Please do not cite without permission.
Geographies of belligerence. Towards a global history of the First World War.
As we mark the centenary of the outbreak of the First World War in 2014, the global history of the conflict largely remains to be written. The historiography of the First World War still betrays the continuing dominance of national and Eurocentric perspectives. The conventional chronology of the war (1914-1918) is another heritage of conventional diplomatic and military history. Recent works have, however, stressed the necessity to place the First World War in a larger chronological framework (1911-1923); in a continuum of colonial conflicts, European wars, civil wars, revolutions, political violence and genocide.
Likewise concerned with the transformations of warfare, this lecture will outline the contours of a historical geography of the war that, it will suggest, could further our understanding of the totalizing and globalizing logic of the First World War.
The conventional geography of the war, inherited from operational history, reduces the war to belligerency and military operations.

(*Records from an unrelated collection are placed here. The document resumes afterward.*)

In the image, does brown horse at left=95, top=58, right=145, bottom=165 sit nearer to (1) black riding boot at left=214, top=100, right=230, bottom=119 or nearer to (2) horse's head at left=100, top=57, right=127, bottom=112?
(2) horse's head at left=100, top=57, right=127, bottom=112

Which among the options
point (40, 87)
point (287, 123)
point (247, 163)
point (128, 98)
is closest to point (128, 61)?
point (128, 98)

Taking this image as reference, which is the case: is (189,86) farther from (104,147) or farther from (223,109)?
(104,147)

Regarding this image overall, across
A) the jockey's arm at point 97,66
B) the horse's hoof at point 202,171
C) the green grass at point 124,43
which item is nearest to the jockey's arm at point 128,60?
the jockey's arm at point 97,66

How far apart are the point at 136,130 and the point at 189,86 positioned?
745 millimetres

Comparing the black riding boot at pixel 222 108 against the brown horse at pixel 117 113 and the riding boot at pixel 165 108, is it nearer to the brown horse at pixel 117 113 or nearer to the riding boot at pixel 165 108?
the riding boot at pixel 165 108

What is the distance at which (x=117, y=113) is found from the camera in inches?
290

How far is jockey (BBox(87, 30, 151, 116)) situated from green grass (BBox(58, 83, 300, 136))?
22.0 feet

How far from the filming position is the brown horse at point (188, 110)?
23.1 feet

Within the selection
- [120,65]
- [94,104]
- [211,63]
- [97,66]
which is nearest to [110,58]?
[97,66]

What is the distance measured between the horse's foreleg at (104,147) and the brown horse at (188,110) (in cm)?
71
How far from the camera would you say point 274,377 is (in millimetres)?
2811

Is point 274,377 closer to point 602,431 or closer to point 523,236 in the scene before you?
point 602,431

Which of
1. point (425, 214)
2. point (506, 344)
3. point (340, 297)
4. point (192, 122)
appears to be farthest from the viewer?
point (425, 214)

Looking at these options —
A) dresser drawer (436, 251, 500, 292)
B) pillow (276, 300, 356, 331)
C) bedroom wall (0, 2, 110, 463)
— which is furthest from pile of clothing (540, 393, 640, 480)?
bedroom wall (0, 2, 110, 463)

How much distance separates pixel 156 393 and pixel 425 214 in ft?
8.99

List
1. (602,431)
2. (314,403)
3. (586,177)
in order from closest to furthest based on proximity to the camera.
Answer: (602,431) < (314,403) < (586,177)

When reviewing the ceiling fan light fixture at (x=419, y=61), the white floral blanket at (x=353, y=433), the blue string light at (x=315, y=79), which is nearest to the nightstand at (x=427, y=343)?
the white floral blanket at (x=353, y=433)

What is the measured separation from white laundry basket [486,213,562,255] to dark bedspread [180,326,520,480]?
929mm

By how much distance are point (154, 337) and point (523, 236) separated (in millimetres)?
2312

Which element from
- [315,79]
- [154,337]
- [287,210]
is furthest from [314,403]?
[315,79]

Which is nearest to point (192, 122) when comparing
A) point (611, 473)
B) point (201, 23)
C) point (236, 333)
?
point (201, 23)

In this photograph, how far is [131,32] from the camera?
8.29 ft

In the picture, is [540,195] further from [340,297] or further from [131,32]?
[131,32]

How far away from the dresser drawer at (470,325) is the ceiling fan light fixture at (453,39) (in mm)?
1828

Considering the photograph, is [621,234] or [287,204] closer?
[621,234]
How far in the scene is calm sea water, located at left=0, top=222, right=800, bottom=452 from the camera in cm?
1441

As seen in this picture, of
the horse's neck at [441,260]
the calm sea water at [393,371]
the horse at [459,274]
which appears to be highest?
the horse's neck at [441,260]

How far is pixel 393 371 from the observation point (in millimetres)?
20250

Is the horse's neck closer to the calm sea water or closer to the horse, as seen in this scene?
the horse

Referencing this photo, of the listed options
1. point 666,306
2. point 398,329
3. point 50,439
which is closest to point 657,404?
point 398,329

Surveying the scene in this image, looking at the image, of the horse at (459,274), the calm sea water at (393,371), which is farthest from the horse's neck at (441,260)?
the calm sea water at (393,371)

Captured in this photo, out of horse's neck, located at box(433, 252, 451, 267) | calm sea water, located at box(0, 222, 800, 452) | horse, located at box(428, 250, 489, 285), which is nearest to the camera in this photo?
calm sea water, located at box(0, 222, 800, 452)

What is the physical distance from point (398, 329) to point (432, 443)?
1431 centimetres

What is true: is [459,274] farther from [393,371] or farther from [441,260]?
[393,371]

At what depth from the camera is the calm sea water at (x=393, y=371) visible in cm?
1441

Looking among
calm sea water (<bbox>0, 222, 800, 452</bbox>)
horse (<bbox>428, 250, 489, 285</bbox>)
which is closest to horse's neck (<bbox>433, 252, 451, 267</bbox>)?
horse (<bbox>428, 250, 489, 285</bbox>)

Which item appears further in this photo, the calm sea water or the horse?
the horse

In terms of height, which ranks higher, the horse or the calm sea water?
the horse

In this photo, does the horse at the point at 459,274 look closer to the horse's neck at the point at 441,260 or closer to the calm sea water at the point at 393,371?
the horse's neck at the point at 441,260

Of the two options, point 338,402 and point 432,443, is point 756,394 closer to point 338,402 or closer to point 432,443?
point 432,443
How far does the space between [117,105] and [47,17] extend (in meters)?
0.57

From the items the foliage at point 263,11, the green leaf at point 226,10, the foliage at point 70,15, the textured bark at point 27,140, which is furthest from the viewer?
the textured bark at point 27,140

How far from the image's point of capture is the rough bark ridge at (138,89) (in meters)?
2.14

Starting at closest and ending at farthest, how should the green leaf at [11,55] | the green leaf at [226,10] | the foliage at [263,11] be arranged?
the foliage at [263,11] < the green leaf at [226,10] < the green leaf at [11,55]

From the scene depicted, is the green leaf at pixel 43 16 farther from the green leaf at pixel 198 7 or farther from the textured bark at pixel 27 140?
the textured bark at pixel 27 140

Shifting the emphasis to belligerence and the mobilization of resources in response to the war will allow us to redefine both the spaces and temporalities of war. This lecture will suggest some of the way in which one may locate the conflict and trace its gradual penetration within and beyond the belligerent empires, to include the experience of neutrals and colonial societies. Attentive to the varying intensity and spread of the conflict, to the global flows of manpower and material resources, as well as to the environmental and cultural impacts of the conflict, this approach may help us rethinking the experience of combat, mobilization, and reconstructions and remapping the Great War, 100 years on.